== Segment start ==

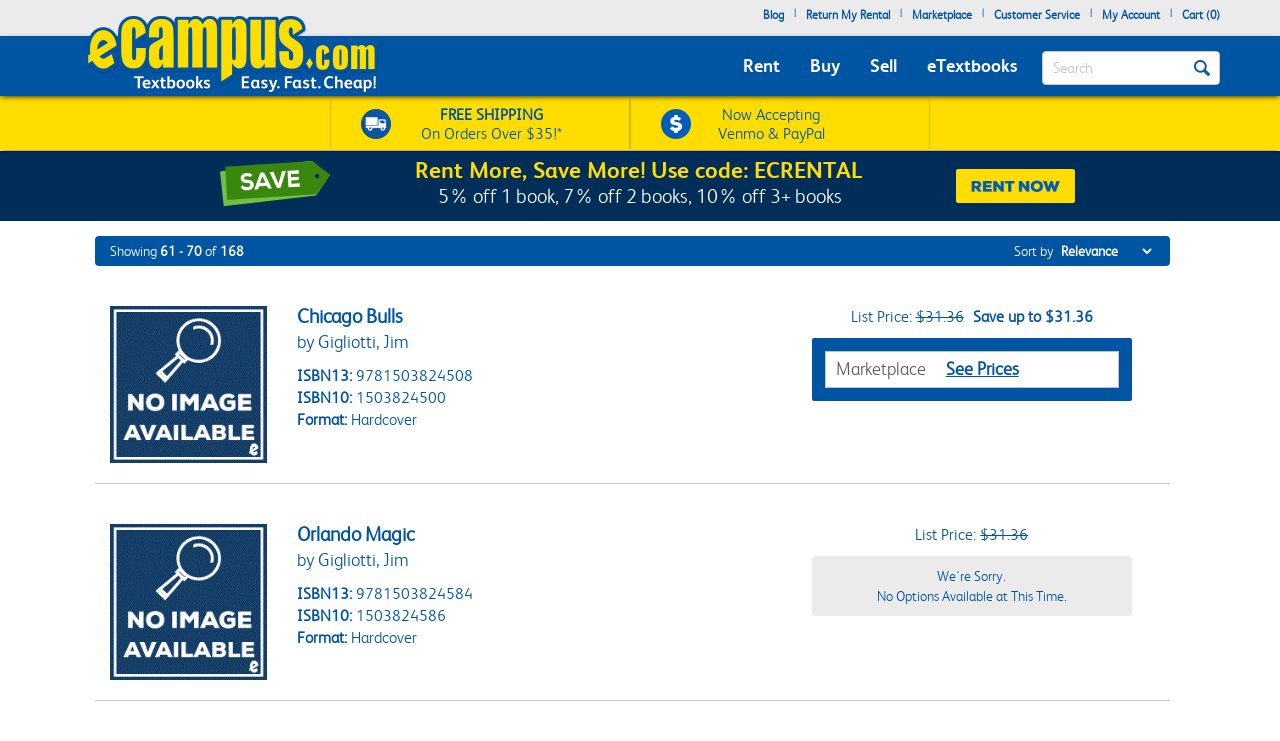

--- FILE ---
content_type: application/javascript
request_url: https://www.ecampus.com/include/js/Sign_In_functions.js
body_size: -105
content:
async function captureCJSignUp(email) {
    console.log("CJ Email Signup: " + email);
    window.dataLayer = window.dataLayer || [];
    window.dataLayer.push({
        event: "accountSignup",
        ecommerce: {
            affiliation: "eCampus Direct",
            Email_address: email

        }
    });
}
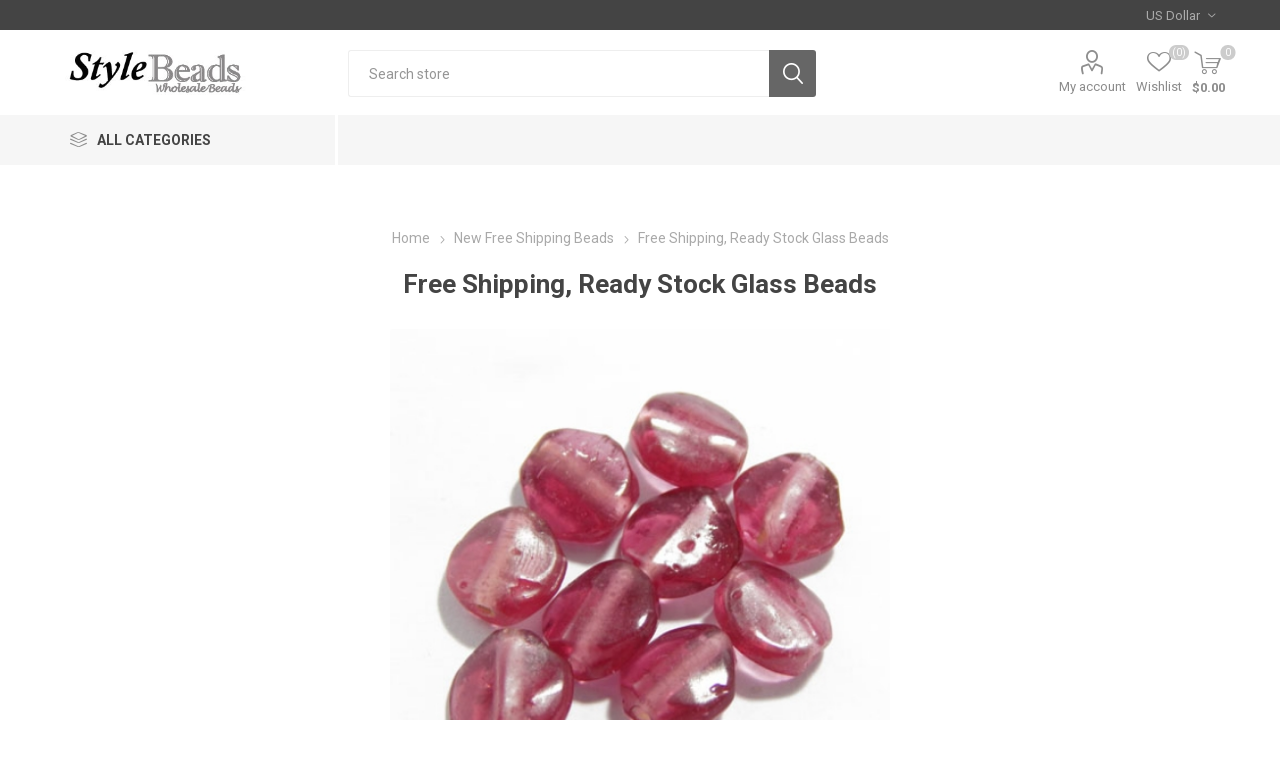

--- FILE ---
content_type: text/html; charset=utf-8
request_url: https://beadsportal.com/NopAjaxCart/GetAjaxCartButtonsAjax
body_size: -102
content:



        <div class="ajax-cart-button-wrapper qty-enabled" data-productid="9560" data-isproductpage="true">
                <button type="button" id="add-to-cart-button-9560" class="button-1 add-to-cart-button nopAjaxCartProductVariantAddToCartButton" data-productid="9560">
                    Add to cart
                </button>
                      

        </div>
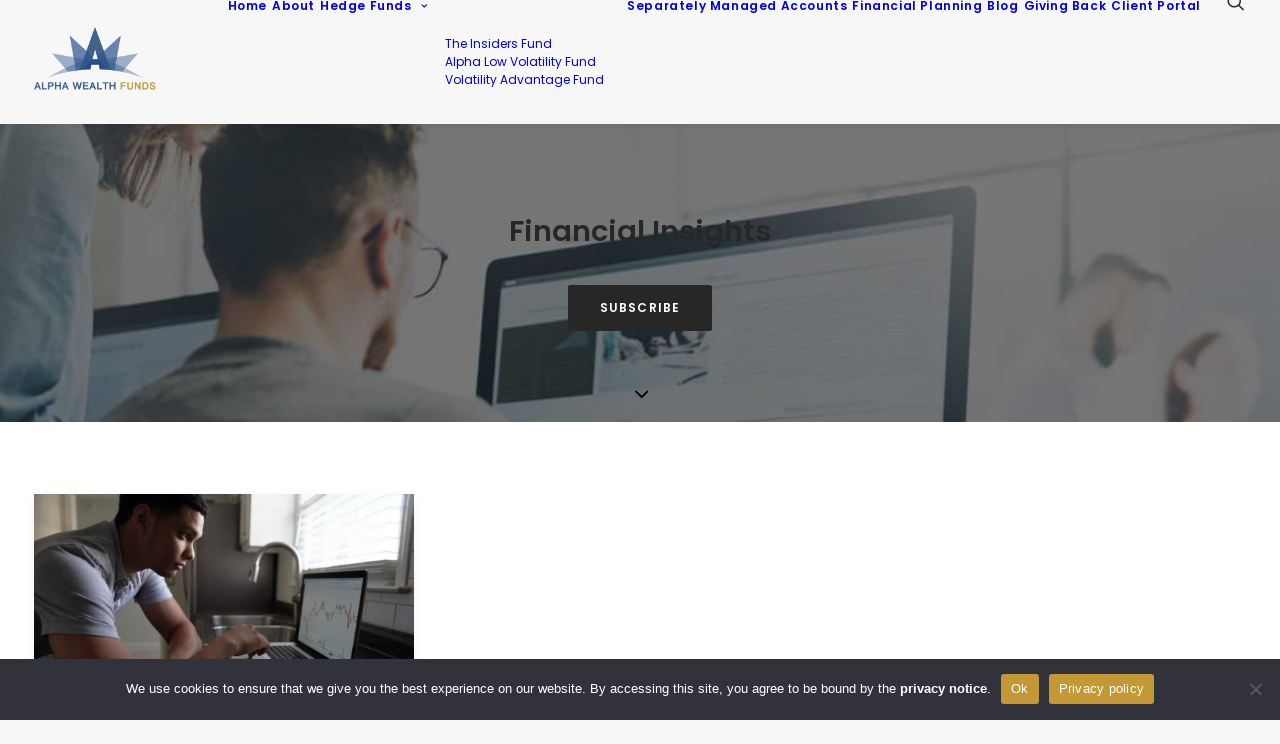

--- FILE ---
content_type: application/javascript; charset=utf-8
request_url: https://api.transpond.io/tracker?am=MzExODk%3D
body_size: 965
content:

        if (!window._mpPost) {
            transPageChange();
        }


        function transPageChange(transEmail, transCustomFields, transGroupId, nHost, nOrigin, nUuid) {
            var o = transGetId();
            let dReferrer = "";
            if (document && document.referrer) dReferrer = document.referrer;
            var e = {
                id: nUuid || o,
                am: 'MzExODk=',
                host: nHost || document.location.host,
                origin: nOrigin || document.location.origin,
                pathname: document.location.pathname,
                query: document.location.search,
                hash: document.location.hash,
                referrer: nOrigin || dReferrer
            };

            if (transEmail) e.emailAddress = transEmail
            if (transCustomFields) e.customFields = transCustomFields;
            if (transGroupId) e.groupId = transGroupId;

            e = mpCheckLocalVars(e);
            mpPostData(e);
        }

        function transGetId() {
            let mpCookieFound = undefined;
            var mp_allCookies = document.cookie;
            var mp_cookiesArray = mp_allCookies.split(';');
            for (var i = 0; i < mp_cookiesArray.length && mpCookieFound == undefined; i++) {
                var mpCookie = mp_cookiesArray[i].trim();
                if (mpCookie.indexOf('mpz=') === 0) {
                    mpCookieFound = mpCookie.substring(4);
                }
            }
            if(mpCookieFound == undefined)
            {
                document.cookie = "mpz=f67b2180-4469-4e58-883a-ddb7f667a0c2;expires=Fri, 31 Dec 9999 23:59:59 GMT;lSameSite=Lax;Path=/;";
                mpCookieFound = "f67b2180-4469-4e58-883a-ddb7f667a0c2";
            }
            return mpCookieFound;
        };

        var mpJqAtt = 0;
        function manualTracking(nPath,nQs,nEmail,nCfields,nGroupId,nEventName,nEventData, nUuid, nHost, nOrigin) {
            var e = {
                id: nUuid || transGetId(),
                am: 'MzExODk=',
                host: nHost || document.location.host,
                origin: nOrigin || document.location.origin,
                pathname: nPath || document.location.pathname,
                query: nQs || document.location.search,
                hash: document.location.hash

            };
            e = mpCheckLocalVars(e)
            if (nEmail) {
                e.emailAddress = nEmail
            }
            if (nCfields) {
                e.customFields = nCfields
            }
            if (nGroupId) {
                e.groupId = nGroupId
            }
            if(nEventName)
            {
                e.eventName = nEventName;
            }
            if(nEventData)
            {
                e.eventData = nEventData;
            }
            mpPostData(e);
        }

        function mpPostData(e) {
            var finalTrackerUrl = 'https://api.transpond.io/tracker';
            var xmlhttp
            if (window.XMLHttpRequest) {
                xmlhttp = new XMLHttpRequest();
            } else {
                xmlhttp = new ActiveXObject("Microsoft.XMLHTTP");
            }
            xmlhttp.open("POST", finalTrackerUrl);
            xmlhttp.setRequestHeader("Content-Type", "application/json;charset=UTF-8");
            xmlhttp.send(JSON.stringify(e))

            
        }

        function mpCheckLocalVars(vars) {
            if (typeof mpGroupId !== 'undefined') {
                vars.groupId = mpGroupId
            }
            if (typeof mpEmailAddress !== 'undefined') {
                if (mpEmailAddress.length && mpEmailAddress.indexOf(".") && mpEmailAddress.indexOf("@")) {
                    vars.emailAddress = mpEmailAddress
                }
            }
            if (typeof mpCustomFields !== 'undefined') {
                if (typeof mpCustomFields == "object") {
                    vars.customFields = mpCustomFields
                }
            }
            if (typeof mpPath !== 'undefined') {
                vars.pathname = mpPath;
            }
            if (typeof mpQuery !== 'undefined') {
                vars.query = mpQuery;
            }
            return vars;
        }

        window._mpPost = manualTracking;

== Segment end ==

▶ THE TASK:
State the count of lines in the preceding listing that include the string "transGroupId". No other words belong in the answer.

▶ COMPLETED TASK:
2